Frizzled proteins are a family of cell surface receptors that act as receivers for external signals. They are fundamental to cellular communication, enabling cells to interpret and respond to their environment. Found across diverse animal species, Frizzled proteins coordinate numerous biological processes, highlighting a conserved mechanism for relaying messages that influence cell behavior and development.
Understanding Frizzled Proteins
Frizzled proteins are a family of cell surface receptors characterized by their unique structure. Each Frizzled protein typically spans the cell membrane seven times, featuring an extracellular N-terminus with a specialized cysteine-rich domain (CRD). This CRD is responsible for binding to specific signaling molecules. The intracellular C-terminal domain, while variable, transmits signals inside the cell. There are ten known human Frizzled receptors, ranging from approximately 500 to 700 amino acids in length. These receptors detect cues from outside the cell, initiating internal events that translate external messages into cellular actions.
The Wnt-Frizzled Signaling Pathway
Frizzled proteins are central to the Wnt signaling pathway, which orchestrates cellular responses. This pathway begins when Frizzled receptors bind to Wnt ligands, secreted glycoproteins. This binding often involves Frizzled interacting with co-receptors like LRP5 or LRP6, forming a complex that initiates signal transduction.

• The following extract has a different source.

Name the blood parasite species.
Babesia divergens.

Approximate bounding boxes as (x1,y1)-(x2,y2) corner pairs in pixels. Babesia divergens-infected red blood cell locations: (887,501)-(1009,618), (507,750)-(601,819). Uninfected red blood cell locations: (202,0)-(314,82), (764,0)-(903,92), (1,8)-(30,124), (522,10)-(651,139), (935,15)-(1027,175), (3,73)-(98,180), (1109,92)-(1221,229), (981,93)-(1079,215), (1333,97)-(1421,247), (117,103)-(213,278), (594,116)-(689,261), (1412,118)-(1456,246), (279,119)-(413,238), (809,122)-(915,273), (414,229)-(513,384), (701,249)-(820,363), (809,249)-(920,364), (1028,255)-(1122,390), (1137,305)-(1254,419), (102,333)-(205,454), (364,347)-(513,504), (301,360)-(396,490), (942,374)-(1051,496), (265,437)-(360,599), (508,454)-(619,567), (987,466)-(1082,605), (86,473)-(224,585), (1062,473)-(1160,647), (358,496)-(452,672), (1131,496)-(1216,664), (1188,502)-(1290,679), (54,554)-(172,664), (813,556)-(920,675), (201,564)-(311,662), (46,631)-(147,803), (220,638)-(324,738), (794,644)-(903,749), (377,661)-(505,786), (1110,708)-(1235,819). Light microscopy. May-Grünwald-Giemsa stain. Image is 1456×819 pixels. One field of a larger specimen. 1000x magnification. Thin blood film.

Upon Wnt ligand binding, Frizzled receptors undergo conformational changes, leading to the recruitment and activation of Dishevelled (Dvl). In the canonical Wnt/β-catenin pathway, activated Dvl interferes with a “destruction complex” (Axin, APC, casein kinase 1α, and GSK3). Normally, this complex phosphorylates β-catenin for degradation.

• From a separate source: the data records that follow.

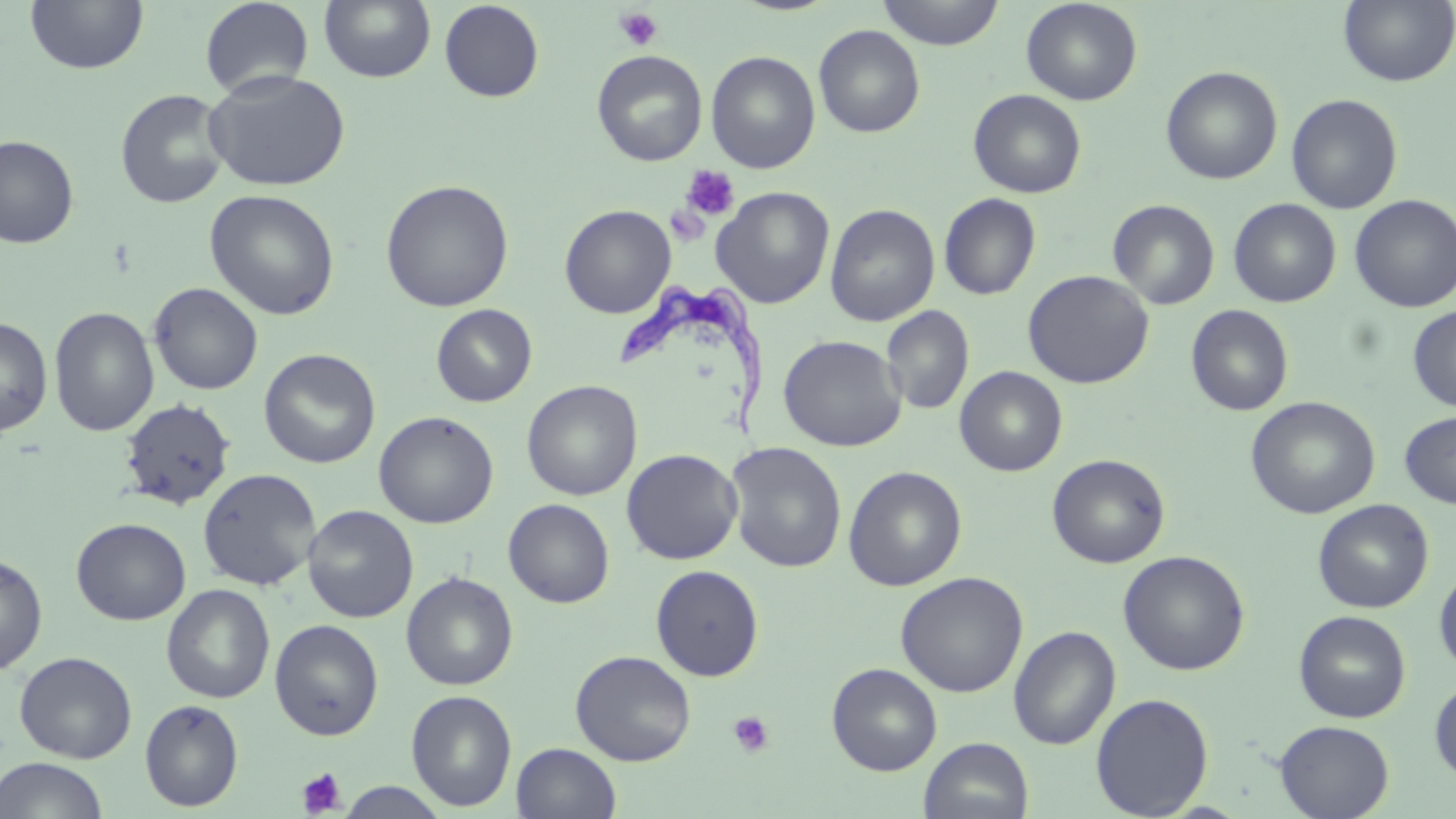

Trypanosoma brucei locations = approximate bounding boxes as (x1,y1)-(x2,y2) corner pairs in pixels: (616,281)-(769,442)
slide-level diagnosis = Trypanosoma brucei
preparation = thin blood smear
platelet locations = approximate bounding boxes as (x1,y1)-(x2,y2) corner pairs in pixels: (613,6)-(663,52), (680,164)-(740,222), (665,205)-(711,248), (727,711)-(775,756), (297,767)-(346,816)
magnification = 1000x
stain = May-Grünwald-Giemsa
image size = 1456×819 pixels
uninfected red blood cell locations = approximate bounding boxes as (x1,y1)-(x2,y2) corner pairs in pixels: (24,0)-(149,75), (199,0)-(315,99), (318,0)-(436,84), (439,0)-(544,103), (877,0)-(1005,50), (1020,0)-(1143,105), (1338,0)-(1455,87), (813,25)-(926,138), (591,50)-(708,166), (705,50)-(820,174), (1160,66)-(1283,185), (203,70)-(350,192), (115,88)-(230,209), (967,89)-(1087,198), (1286,93)-(1402,214), (0,135)-(79,249), (380,179)-(514,312), (711,187)-(835,308), (204,189)-(340,320), (939,193)-(1041,300), (1349,194)-(1456,313), (1229,198)-(1342,307), (1107,199)-(1220,310), (559,204)-(676,319), (825,204)-(940,326), (1022,270)-(1154,389), (149,282)-(263,395), (431,304)-(537,406), (1186,304)-(1294,416), (49,305)-(159,437), (881,306)-(974,415), (1408,306)-(1456,412), (0,316)-(53,436), (778,334)-(906,452), (259,349)-(381,469), (955,366)-(1068,476), (522,379)-(642,501), (1245,396)-(1380,519), (119,398)-(235,510), (1399,410)-(1456,509), (374,411)-(498,529), (724,441)-(847,573), (621,448)-(743,565), (1047,453)-(1170,568), (843,465)-(967,591), (197,468)-(321,590), (503,498)-(615,608), (1313,499)-(1433,613), (302,505)-(418,623), (71,518)-(191,625), (1118,550)-(1250,675), (0,553)-(48,675), (650,564)-(765,681), (1434,566)-(1456,677), (401,571)-(518,691), (895,571)-(1029,697), (161,583)-(275,704), (1294,610)-(1411,723), (269,619)-(384,741), (1008,625)-(1121,750), (570,650)-(697,765), (14,651)-(137,763), (827,663)-(942,776), (1429,680)-(1456,785), (406,689)-(518,811), (1090,693)-(1214,818), (140,699)-(244,811), (1274,720)-(1394,819), (919,737)-(1034,819), (511,742)-(622,819), (0,757)-(109,819), (336,780)-(451,818)
modality = optical microscopy
field of view = one of a larger specimen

However, active Wnt signaling inhibits the destruction complex, preventing β-catenin degradation. This allows β-catenin to accumulate in the cytoplasm and translocate into the cell nucleus. In the nucleus, β-catenin associates with TCF/LEF transcription factors, activating specific Wnt target genes like c-myc and cyclin D1, which influence cell proliferation.
Frizzled proteins also participate in non-canonical Wnt pathways, such as the Wnt/planar cell polarity (PCP) pathway and the Wnt/calcium (Wnt/Ca²⁺) pathway. In the PCP pathway, Wnt-Frizzled binding activates Rho and Rac GTPases, which activate effectors like ROCK and JNK, causing cytoskeletal reorganization. The Wnt/Ca²⁺ pathway, distinct from β-catenin signaling, increases intracellular calcium levels and activates protein kinase C, influencing transcription factors like NFκB and CREB.

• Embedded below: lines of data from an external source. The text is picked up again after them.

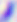

magnification = 400x
identification = Toxoplasma gondii
modality = micrograph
Describe the morphology of the erythrocytes.
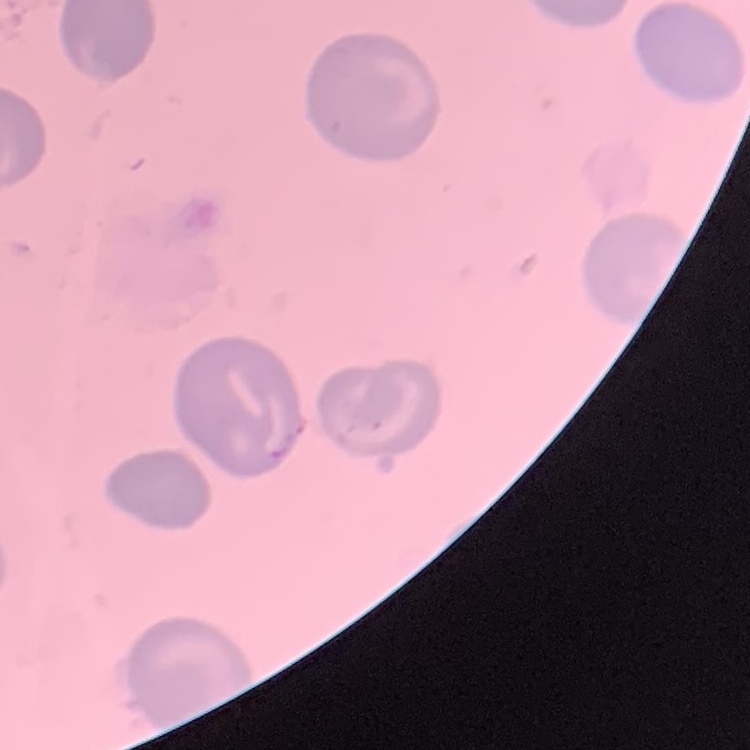
They show no rouleaux formation.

Frizzled’s Diverse Roles in Biology
Through Wnt signaling, Frizzled proteins regulate numerous biological processes in healthy organisms. During embryonic development, Frizzled activity patterns tissues, guides cell differentiation, and shapes organ formation. For example, Frizzled genes are crucial for the proper orientation of structures like cuticular hairs and bristles in Drosophila, demonstrating their role in tissue polarity.
Frizzled signaling also maintains stem cells, ensuring their self-renewal and differentiation. This influence extends to tissue regeneration, where Frizzled-mediated pathways contribute to the repair and renewal of damaged tissues. Frizzled proteins are also involved in establishing cell polarity, which dictates asymmetric cell organization, and guiding cell migration, important for tissue development and wound healing.
When Frizzled Goes Wrong: Disease Connections
Dysfunction in Frizzled proteins or the Wnt signaling pathway can contribute to various diseases. Aberrant Wnt activation, often due to mutations or abnormal expression of Frizzled receptors, is common in several cancers. For instance, in colorectal cancers, issues with kinases or phosphatases regulating Frizzled phosphorylation can lead to excessive Wnt/β-catenin activity, driving tumor proliferation.
Specific Frizzled receptors can be overexpressed in certain cancers, promoting malignant behaviors. Frizzled10, for example, is minimally expressed in most adult tissues but overexpressed in synovial sarcoma and hepatocellular carcinoma, contributing to tumor progression. Beyond cancer, Frizzled signaling disruptions have been linked to developmental disorders, such as familial exudative vitreoretinopathy, a rare retinal condition associated with Frizzled-4 receptor mutations. Dysregulated Wnt signaling, involving Frizzled receptors, has also been implicated in neurodegenerative conditions like Alzheimer’s and Parkinson’s disease, and metabolic disorders like obesity and insulin resistance.